Supporting Information

S1 Table. US vs Outside Researchers Frequencies.

https://doi.org/10.1371/journal.pbio.2000206.s001

(PDF)

S1 Text. Health Privacy MTurk Survey Methods.

https://doi.org/10.1371/journal.pbio.2000206.s002

(DOCX)

S2 Text. Health Privacy MTurk Survey Demographics.

https://doi.org/10.1371/journal.pbio.2000206.s003

(DOCX)

S1 Data. Data US vs Outside Researchers Raw Data.

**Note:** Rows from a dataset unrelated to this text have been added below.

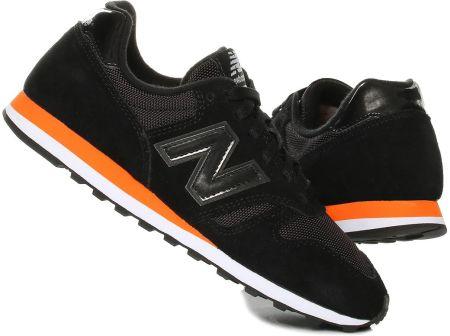 88a32a51b302a Buty damskie Adidas Springblade Drive D73958 New - Ceny i opinie ...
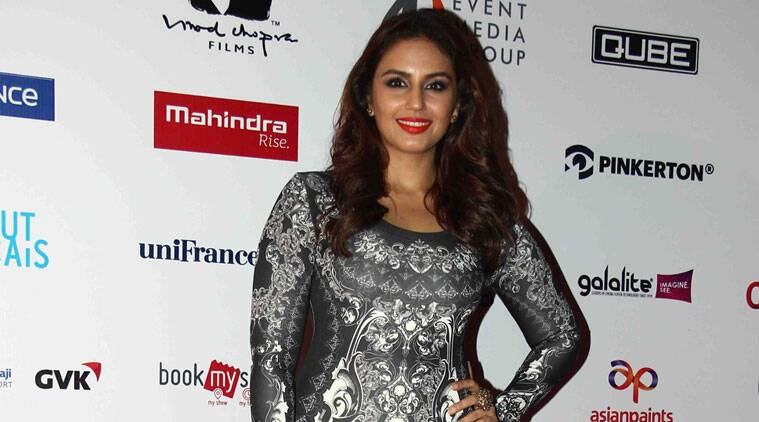 Huma Qureshi says she wants to follow in Hollywood star Angelina Jolie's footsteps and direct a film when she grows older. (Source: Varinder Chawla)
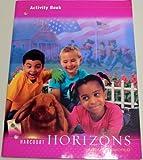 Harcourt School Publishers Horizons, Harcourt School Publishers Staff, 015340292X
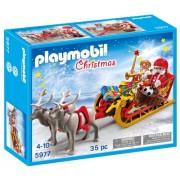 PLAYMOBIL Santa's Sleigh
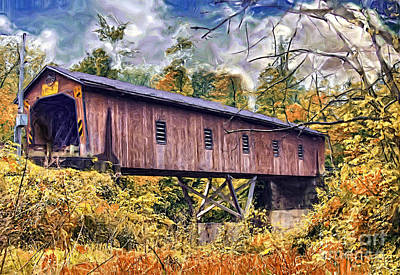 Photograph - Covered Bridge 1 by Tom Griffithe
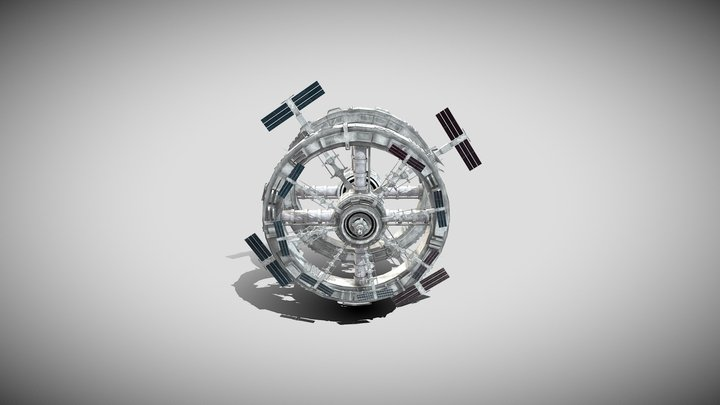 Stylised Space Station 3D Model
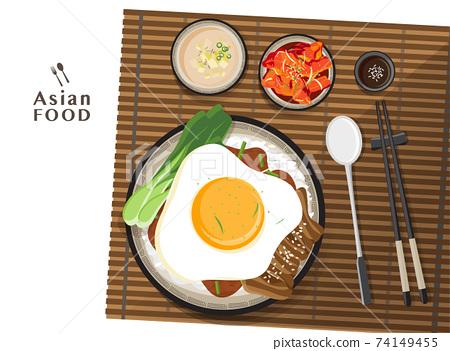 Donburi pork rice bowl with egg, lettuce toping 74149455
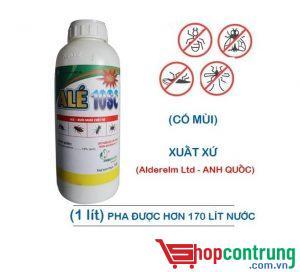 Alé 10SC thuốc diệt muỗi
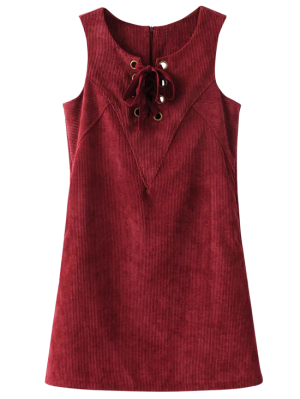 Ate Para Arriba El Vestido Sin Mangas De La Pana - Dark Red S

https://doi.org/10.1371/journal.pbio.2000206.s004

(XLSX)

Acknowledgments

We wish to acknowledge the important contributions of our colleagues at the Center for Medical Ethics and Health Policy, Stacey Pereira, Jill Robinson, and Hayley Peoples, and our collaborator from the University of Louisville, Mark Rothstein. They agreed to incorporate our questions about comfort with non-US researcher access and levels of trust in non-US researchers related to privacy and security in an already-planned MTurk survey addressing a range of privacy and security issues. Our Center colleagues also assisted with the data analysis and presentation in this paper and in the supplementary files.

Ethics Statement

Approval for this study was granted by the Baylor College of Medicine Institutional Review Board, Approval Number 4–37283.